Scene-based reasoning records
= = = = =
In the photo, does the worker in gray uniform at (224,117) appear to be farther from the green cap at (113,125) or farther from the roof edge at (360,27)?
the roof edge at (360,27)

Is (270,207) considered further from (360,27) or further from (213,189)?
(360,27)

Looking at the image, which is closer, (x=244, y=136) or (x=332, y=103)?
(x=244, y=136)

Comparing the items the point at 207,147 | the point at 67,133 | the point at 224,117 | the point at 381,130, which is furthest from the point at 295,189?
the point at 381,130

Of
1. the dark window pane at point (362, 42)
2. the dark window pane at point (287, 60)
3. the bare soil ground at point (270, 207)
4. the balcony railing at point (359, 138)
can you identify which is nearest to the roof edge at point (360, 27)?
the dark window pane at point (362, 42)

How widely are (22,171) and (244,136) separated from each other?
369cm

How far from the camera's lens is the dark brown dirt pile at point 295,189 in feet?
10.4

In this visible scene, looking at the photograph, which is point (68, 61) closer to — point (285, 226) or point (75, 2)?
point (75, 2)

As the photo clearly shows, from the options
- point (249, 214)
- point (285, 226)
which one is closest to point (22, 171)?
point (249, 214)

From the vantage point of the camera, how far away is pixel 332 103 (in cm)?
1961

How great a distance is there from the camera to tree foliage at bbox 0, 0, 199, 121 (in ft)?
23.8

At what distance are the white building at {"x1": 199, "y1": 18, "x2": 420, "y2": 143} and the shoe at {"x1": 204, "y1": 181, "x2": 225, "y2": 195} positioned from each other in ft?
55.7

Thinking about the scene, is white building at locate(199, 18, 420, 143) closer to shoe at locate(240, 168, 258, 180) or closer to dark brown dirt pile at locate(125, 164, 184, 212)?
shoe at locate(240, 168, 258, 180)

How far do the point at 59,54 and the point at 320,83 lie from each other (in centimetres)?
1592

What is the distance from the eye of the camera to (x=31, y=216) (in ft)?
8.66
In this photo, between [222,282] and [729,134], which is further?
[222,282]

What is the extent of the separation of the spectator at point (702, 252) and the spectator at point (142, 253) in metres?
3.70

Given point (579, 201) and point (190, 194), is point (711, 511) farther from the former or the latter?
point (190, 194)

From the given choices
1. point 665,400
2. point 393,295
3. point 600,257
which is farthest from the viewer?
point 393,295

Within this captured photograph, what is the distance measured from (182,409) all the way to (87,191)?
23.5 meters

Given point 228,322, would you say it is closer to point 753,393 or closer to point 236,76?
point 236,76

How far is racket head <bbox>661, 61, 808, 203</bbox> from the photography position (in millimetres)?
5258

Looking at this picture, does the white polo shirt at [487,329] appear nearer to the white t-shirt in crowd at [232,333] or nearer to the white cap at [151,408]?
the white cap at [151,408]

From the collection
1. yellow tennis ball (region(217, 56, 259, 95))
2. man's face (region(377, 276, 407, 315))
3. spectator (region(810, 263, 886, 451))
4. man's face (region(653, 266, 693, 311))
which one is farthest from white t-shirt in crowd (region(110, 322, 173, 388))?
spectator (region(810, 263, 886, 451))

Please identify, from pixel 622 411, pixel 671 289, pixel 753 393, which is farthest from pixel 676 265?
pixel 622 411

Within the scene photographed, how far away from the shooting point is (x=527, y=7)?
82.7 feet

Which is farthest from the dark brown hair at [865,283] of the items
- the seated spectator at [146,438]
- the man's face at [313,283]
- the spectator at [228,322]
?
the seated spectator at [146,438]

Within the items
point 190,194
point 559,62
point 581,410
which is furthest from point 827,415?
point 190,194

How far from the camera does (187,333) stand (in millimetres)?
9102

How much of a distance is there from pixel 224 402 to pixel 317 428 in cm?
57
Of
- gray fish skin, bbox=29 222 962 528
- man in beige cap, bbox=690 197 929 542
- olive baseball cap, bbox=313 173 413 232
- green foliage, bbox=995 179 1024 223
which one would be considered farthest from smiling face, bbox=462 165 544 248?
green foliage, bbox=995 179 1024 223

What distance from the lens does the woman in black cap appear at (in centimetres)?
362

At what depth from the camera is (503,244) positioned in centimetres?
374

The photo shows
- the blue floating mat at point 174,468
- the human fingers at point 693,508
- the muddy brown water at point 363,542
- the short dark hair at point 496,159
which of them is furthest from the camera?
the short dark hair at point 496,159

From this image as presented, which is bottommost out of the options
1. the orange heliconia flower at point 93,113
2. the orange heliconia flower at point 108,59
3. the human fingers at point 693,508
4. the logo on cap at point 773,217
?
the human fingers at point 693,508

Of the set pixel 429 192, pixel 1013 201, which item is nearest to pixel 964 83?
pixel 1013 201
= = = = =
Copy out all of the records above word for word.

▶ **RESPONSE**:
In the photo, does the worker in gray uniform at (224,117) appear to be farther from the green cap at (113,125) or farther from the roof edge at (360,27)?
the roof edge at (360,27)

Is (270,207) considered further from (360,27) or further from (213,189)?
(360,27)

Looking at the image, which is closer, (x=244, y=136) or (x=332, y=103)?
(x=244, y=136)

Comparing the items the point at 207,147 | the point at 67,133 | the point at 224,117 | the point at 381,130, which is furthest from the point at 295,189?
the point at 381,130

Of
1. the dark window pane at point (362, 42)
2. the dark window pane at point (287, 60)
3. the bare soil ground at point (270, 207)
4. the balcony railing at point (359, 138)
can you identify which is nearest to the roof edge at point (360, 27)?
the dark window pane at point (362, 42)

How widely are (22,171) and (244,136) separated from each other?
369cm

How far from the camera's lens is the dark brown dirt pile at point 295,189 in feet?
10.4

In this visible scene, looking at the photograph, which is point (68, 61) closer to — point (285, 226) or point (75, 2)?
point (75, 2)

As the photo clearly shows, from the options
- point (249, 214)
- point (285, 226)
which one is closest to point (22, 171)?
point (249, 214)

From the vantage point of the camera, how far away is pixel 332 103 (in cm)?
1961

How great a distance is there from the camera to tree foliage at bbox 0, 0, 199, 121 (in ft)?
23.8

At what distance are the white building at {"x1": 199, "y1": 18, "x2": 420, "y2": 143} and the shoe at {"x1": 204, "y1": 181, "x2": 225, "y2": 195} positioned from each other in ft?
55.7

Thinking about the scene, is white building at locate(199, 18, 420, 143) closer to shoe at locate(240, 168, 258, 180) or closer to dark brown dirt pile at locate(125, 164, 184, 212)?
shoe at locate(240, 168, 258, 180)

How far do the point at 59,54 and the point at 320,83 lie from each other (in centimetres)?
1592

What is the distance from the eye of the camera to (x=31, y=216) (in ft)?
8.66
In this photo, between [222,282] and [729,134], which is further?
[222,282]

What is the extent of the separation of the spectator at point (702, 252) and the spectator at point (142, 253) in metres?
3.70

Given point (579, 201) and point (190, 194), is point (711, 511) farther from the former or the latter?
point (190, 194)

From the given choices
1. point 665,400
2. point 393,295
3. point 600,257
which is farthest from the viewer?
point 393,295

Within this captured photograph, what is the distance measured from (182,409) all the way to (87,191)?
23.5 meters

Given point 228,322, would you say it is closer to point 753,393 or closer to point 236,76?
point 236,76

How far is racket head <bbox>661, 61, 808, 203</bbox> from the photography position (in millimetres)?
5258

Looking at this picture, does the white polo shirt at [487,329] appear nearer to the white t-shirt in crowd at [232,333] or nearer to the white cap at [151,408]?
the white cap at [151,408]

From the collection
1. yellow tennis ball (region(217, 56, 259, 95))
2. man's face (region(377, 276, 407, 315))
3. spectator (region(810, 263, 886, 451))
4. man's face (region(653, 266, 693, 311))
which one is farthest from white t-shirt in crowd (region(110, 322, 173, 388))?
spectator (region(810, 263, 886, 451))

Please identify, from pixel 622 411, pixel 671 289, pixel 753 393, which is farthest from pixel 676 265?
pixel 622 411

Within the scene photographed, how far away from the shooting point is (x=527, y=7)?
82.7 feet

Which is farthest from the dark brown hair at [865,283] of the items
- the seated spectator at [146,438]
- the man's face at [313,283]
- the spectator at [228,322]
?
the seated spectator at [146,438]

Within the items
point 190,194
point 559,62
point 581,410
which is furthest from point 827,415?
point 190,194

How far from the camera does (187,333) stand (in millimetres)?
9102

How much of a distance is there from pixel 224 402 to pixel 317 428 in cm?
57
Of
- gray fish skin, bbox=29 222 962 528
- man in beige cap, bbox=690 197 929 542
- olive baseball cap, bbox=313 173 413 232
- green foliage, bbox=995 179 1024 223
which one would be considered farthest from smiling face, bbox=462 165 544 248?
green foliage, bbox=995 179 1024 223

What distance from the lens does the woman in black cap appear at (in centimetres)?
362

At what depth from the camera is (503,244) positioned in centimetres?
374

The photo shows
- the blue floating mat at point 174,468
- the human fingers at point 693,508
- the muddy brown water at point 363,542
- the short dark hair at point 496,159
which of them is furthest from the camera?
the short dark hair at point 496,159

From this image as presented, which is bottommost out of the options
1. the orange heliconia flower at point 93,113
2. the orange heliconia flower at point 108,59
3. the human fingers at point 693,508
4. the logo on cap at point 773,217
?
the human fingers at point 693,508

Of the set pixel 429 192, pixel 1013 201, which item is nearest to pixel 964 83?
pixel 1013 201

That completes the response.